**AIM OF THE TASK:**
Look through the records below, and copy out every line that holds the string "site".

Collected data entries:

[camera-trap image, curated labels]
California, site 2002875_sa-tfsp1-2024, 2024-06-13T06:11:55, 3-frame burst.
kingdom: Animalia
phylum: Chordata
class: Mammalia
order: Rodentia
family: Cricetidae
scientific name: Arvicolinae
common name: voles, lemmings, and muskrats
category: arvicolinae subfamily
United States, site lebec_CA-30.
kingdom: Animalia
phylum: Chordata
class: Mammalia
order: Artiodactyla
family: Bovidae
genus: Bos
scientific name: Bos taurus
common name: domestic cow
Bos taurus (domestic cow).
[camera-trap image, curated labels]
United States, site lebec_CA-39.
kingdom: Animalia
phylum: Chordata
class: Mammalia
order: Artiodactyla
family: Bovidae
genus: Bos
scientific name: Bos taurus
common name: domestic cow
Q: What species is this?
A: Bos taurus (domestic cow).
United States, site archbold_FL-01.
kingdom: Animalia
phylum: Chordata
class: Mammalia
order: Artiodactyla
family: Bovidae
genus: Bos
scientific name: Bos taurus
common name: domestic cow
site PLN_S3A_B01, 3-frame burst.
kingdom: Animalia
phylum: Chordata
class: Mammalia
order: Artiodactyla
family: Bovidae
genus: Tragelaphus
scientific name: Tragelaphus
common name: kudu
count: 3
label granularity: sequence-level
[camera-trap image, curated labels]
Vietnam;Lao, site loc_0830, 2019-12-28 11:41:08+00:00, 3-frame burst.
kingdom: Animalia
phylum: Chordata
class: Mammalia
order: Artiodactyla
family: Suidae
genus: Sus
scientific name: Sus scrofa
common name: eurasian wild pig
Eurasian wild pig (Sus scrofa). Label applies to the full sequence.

**ANSWER TO THE PROBLEM:**
California, site 2002875_sa-tfsp1-2024, 2024-06-13T06:11:55, 3-frame burst.
United States, site lebec_CA-30.
United States, site lebec_CA-39.
United States, site archbold_FL-01.
site PLN_S3A_B01, 3-frame burst.
Vietnam;Lao, site loc_0830, 2019-12-28 11:41:08+00:00, 3-frame burst.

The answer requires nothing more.